Rodvard brought her round another corner and before one of those houses built with jutting overstoreys in the Zigraner fashion. Small-paned windows were beside a door, where a stiff stuffed lizard hung to show that someone within practiced the art medic. The bell tinkled crackedly; Rodvard’s arm came nervous-tight around the girl. “It will turn to a happy issue,” he said. “No harm can touch us, now we have—found each other.” She did not try to draw from the warm sweet pressure, and it endured until a second ring brought the man out, with a fine beard ridiculously done up in a sleeping-bag to hold its shape, and a robe like a priest’s hastily corded round him.
“This is the Demoiselle Asterhax,” said Rodvard. “Can you help her? She has put a witchery on one of the court lords, Count Cleudi, and is searched for by the provosts.”
Sleep fell from the older man’s eyes. “A witchery? The Tritulaccan count? He has enough favor to be deadly if he will, and it would involve me in the overthrow ... But I am sworn by the practice of the healing art to refuse help to none who come in distress. Enter from the cold.”
Lalette caught a darkling glimpse of shelves lined with jars in glass or stone as they passed through. Rodvard half stumbled against a stool and they were at an inner door, where Dr. Remigorius said; “Halt,” struck flint and steel to a candle and stood in its light beside the untidy bed, pulling off his beard-bag. “Now you shall tell me a true tale of how this came about,” he said, “for a physician must know the whole nature of the disease he is to cure, ha, ha. Will the demoiselle sit?” He swept the pile of his own garments from the only chair to the bed.
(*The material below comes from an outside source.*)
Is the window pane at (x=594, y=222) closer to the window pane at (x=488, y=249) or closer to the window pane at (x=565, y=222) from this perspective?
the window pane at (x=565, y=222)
The wine in her limbs and the long double walk had left Lalette tired and safe and not caring very much now. She sat down slowly. “It was only that Count Cleudi came with some baskets of supper and was trying to persuade me to go to the opera-ball with him, and I was toying with my fingers in some spilled wine on the table. You know how one does—” she made a little gesture of appeal. “I accidentally drew witch patterns and when he saw what they were, he—he—he would have had me against my will, so I witched him. That’s all.”
Not a line changed in Remigorius’ face. Said he; “I see—all but one detail. What made you flee so fast by midnight to my friend Rodvard? What do you know about this Count Cleudi?”
“It was his servant, a man named Mathurin, said I must instantly take my mother’s Blue Star and go. Because he would have had me killed.”
She saw Rodvard flick up his eyebrows as he glanced at Remigorius. (The expression round his mouth might have been triumph, which was incomprehensible); her brow knit, but the doctor’s voice was smooth as ice; “It is not your mother’s Blue Star, but your man’s, while he is your lover, and I think this must be the case, or you would not have witched this southern Count. You have Ser Rodvard’s bauble safe, then?”
(A faint perfume of suspicion—was it to herself or to this Blue Star that he was offering kindness?) Lalette said; “I have it here,” and took the box from under her cloak.
The doctor, gravely; “Then you will have the provosts much the hotter on your trail, since the lords temporal and spiritual are not desirous to have these things in hands they are not certain of. I think you must fly from the city as fast as you can, perhaps even beyond the Queen’s writ, up to Kjermanash. Not Mayern, because of the Prince and his prophecies. But before that it would be well to provide this Blue Star with the needed witchery and let Ser Rodvard bear it. When you are not easily found, be sure they will set spies out for you, and with this tool you may be sure of people you meet.”